The Hang Seng Index dropped 0.5% in afternoon trading, while the Hang Seng Tech Index fell 1%.
All eyes are on a two-day economic work conference, which begins on Wednesday, as investors are hungry for more detailed policy measures after a readout from a Politburo meeting earlier this week hinted at a greater stimulus effort to improve growth. The Hang Seng Index has gained almost 3 per cent so far this week, indicating that there are high hopes for supportive policies among investors.

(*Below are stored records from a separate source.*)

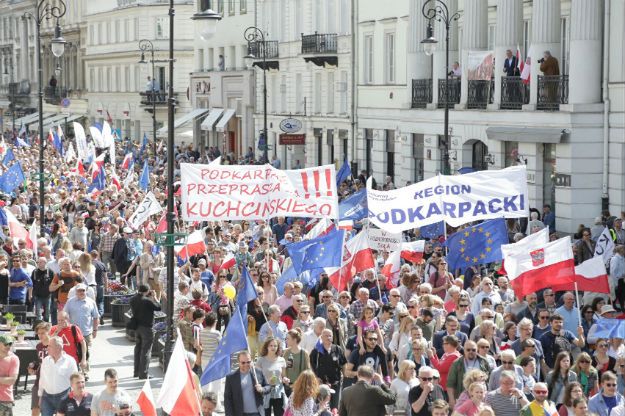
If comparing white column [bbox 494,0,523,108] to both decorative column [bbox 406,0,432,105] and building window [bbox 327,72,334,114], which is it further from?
building window [bbox 327,72,334,114]

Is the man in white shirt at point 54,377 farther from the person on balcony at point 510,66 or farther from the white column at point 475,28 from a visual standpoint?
the white column at point 475,28

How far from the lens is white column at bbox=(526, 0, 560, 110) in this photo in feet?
112

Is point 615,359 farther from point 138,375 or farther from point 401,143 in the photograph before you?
point 401,143

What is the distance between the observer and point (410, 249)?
23141 millimetres

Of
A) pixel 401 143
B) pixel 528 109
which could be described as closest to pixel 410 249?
pixel 528 109

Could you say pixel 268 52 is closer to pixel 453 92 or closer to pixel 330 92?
pixel 330 92

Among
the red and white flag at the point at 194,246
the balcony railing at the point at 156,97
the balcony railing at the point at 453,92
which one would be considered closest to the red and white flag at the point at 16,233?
the red and white flag at the point at 194,246

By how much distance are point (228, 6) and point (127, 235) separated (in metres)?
39.4

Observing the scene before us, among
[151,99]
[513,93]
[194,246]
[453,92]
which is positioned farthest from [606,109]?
[151,99]

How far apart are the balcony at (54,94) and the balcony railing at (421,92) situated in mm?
61357

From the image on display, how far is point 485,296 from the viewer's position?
18.5 meters

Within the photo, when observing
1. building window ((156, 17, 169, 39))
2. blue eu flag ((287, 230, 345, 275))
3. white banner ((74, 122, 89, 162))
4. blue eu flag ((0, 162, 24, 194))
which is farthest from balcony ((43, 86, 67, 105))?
blue eu flag ((287, 230, 345, 275))

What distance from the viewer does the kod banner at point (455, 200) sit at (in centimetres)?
2092

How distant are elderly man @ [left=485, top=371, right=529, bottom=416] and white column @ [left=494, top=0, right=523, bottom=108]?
23705 millimetres
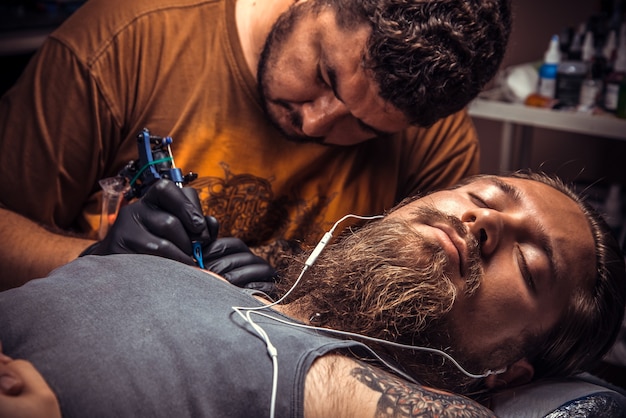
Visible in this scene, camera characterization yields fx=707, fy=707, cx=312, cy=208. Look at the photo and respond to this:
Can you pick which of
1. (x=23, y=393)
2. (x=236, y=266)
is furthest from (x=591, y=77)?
(x=23, y=393)

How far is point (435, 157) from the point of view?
1937 mm

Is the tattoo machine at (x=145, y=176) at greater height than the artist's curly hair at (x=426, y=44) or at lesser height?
lesser

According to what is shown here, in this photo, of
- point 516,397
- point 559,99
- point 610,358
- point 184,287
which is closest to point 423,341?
point 516,397

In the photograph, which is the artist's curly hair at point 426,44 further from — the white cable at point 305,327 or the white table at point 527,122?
the white table at point 527,122

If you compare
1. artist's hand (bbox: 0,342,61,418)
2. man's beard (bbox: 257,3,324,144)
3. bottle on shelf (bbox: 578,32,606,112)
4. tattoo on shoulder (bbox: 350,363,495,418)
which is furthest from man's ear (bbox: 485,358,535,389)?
bottle on shelf (bbox: 578,32,606,112)

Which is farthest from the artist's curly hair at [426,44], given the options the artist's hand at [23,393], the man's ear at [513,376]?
the artist's hand at [23,393]

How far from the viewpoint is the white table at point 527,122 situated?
237 centimetres

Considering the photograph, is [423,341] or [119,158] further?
[119,158]

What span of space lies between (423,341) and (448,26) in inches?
24.3

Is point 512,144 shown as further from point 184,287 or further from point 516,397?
point 184,287

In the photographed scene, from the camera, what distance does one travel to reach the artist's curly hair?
1.41 metres

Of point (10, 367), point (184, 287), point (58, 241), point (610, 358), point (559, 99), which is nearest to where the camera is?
point (10, 367)

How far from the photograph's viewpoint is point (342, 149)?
1.83 m

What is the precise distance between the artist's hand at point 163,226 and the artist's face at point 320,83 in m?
0.40
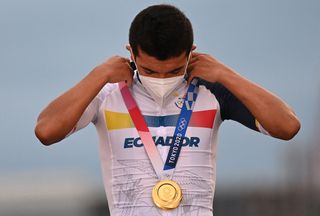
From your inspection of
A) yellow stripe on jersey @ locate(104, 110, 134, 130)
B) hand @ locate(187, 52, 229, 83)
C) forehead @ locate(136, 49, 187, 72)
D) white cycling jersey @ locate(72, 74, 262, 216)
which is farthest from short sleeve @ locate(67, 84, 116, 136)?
hand @ locate(187, 52, 229, 83)

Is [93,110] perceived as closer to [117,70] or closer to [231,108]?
[117,70]

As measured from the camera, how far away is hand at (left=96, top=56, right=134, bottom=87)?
13.9 m

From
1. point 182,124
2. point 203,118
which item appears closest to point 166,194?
point 182,124

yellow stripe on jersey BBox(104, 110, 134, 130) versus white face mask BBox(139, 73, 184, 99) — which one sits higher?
white face mask BBox(139, 73, 184, 99)

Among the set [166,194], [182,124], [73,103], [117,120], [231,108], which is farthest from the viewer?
[231,108]

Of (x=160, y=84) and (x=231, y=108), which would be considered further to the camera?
(x=231, y=108)

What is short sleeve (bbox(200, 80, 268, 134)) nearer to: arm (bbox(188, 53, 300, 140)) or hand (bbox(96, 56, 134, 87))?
arm (bbox(188, 53, 300, 140))

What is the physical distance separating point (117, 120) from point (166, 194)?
2.60 ft

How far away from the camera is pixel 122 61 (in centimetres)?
1409

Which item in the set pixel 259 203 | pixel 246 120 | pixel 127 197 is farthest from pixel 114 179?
pixel 259 203

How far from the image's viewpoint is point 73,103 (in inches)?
543

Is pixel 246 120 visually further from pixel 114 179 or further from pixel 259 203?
pixel 259 203

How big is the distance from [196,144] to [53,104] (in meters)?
1.19

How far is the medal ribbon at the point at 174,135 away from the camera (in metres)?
13.8
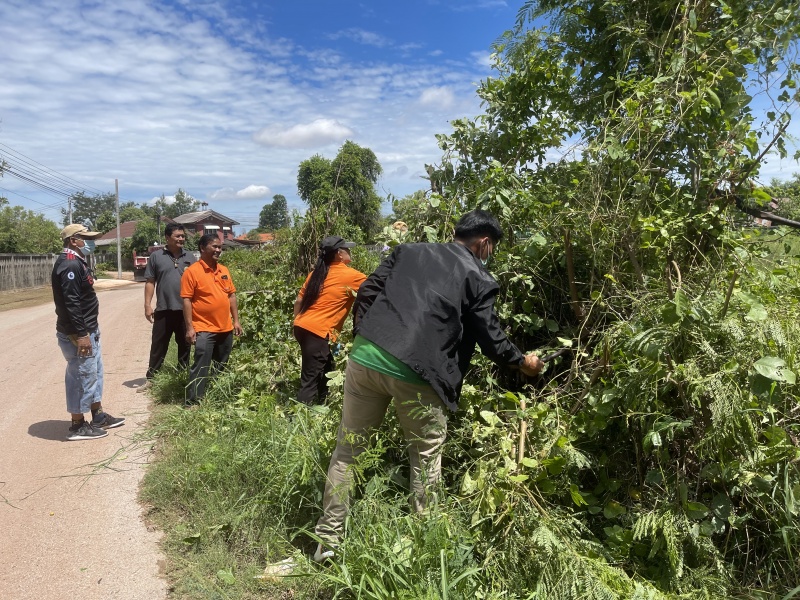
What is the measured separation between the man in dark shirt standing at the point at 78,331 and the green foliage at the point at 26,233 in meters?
43.5

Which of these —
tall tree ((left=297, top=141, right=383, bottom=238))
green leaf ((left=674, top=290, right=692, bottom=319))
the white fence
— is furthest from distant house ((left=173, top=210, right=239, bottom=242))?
green leaf ((left=674, top=290, right=692, bottom=319))

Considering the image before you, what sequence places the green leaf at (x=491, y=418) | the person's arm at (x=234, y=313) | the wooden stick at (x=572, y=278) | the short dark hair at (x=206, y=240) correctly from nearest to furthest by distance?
the green leaf at (x=491, y=418) → the wooden stick at (x=572, y=278) → the short dark hair at (x=206, y=240) → the person's arm at (x=234, y=313)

Among the most substantial gainers that make up the Hang Seng Index, hotpot restaurant chain Haidilao International and China Mengniu Dairy both rose 2.1%. Among the losers, tool maker Techtronic Industries slumped 4.2% and real estate developer Sun Hung Kai Properties fell 1.8%.
Fosun Tourism Group jumped 80.3 per cent to HK$7.21, on track for its largest-ever gain, following the release of a go-private plan where the offer price is 95 per cent higher than its stock’s last close.
SenseTime, the Chinese developer of artificial intelligence technology, fell 1.3% after it signed an agreement with three brokerages for a stock placement that would raise HK$2.79 billion (US$358.8 million).
In terms of other star stocks, Bilibili fell 4%; NIO and Meituan fell 3%; JD.com fell 2%; XPeng fell 1.5%; Li Auto and Xiaomi fell 1.1%; Baidu rose 0.8%.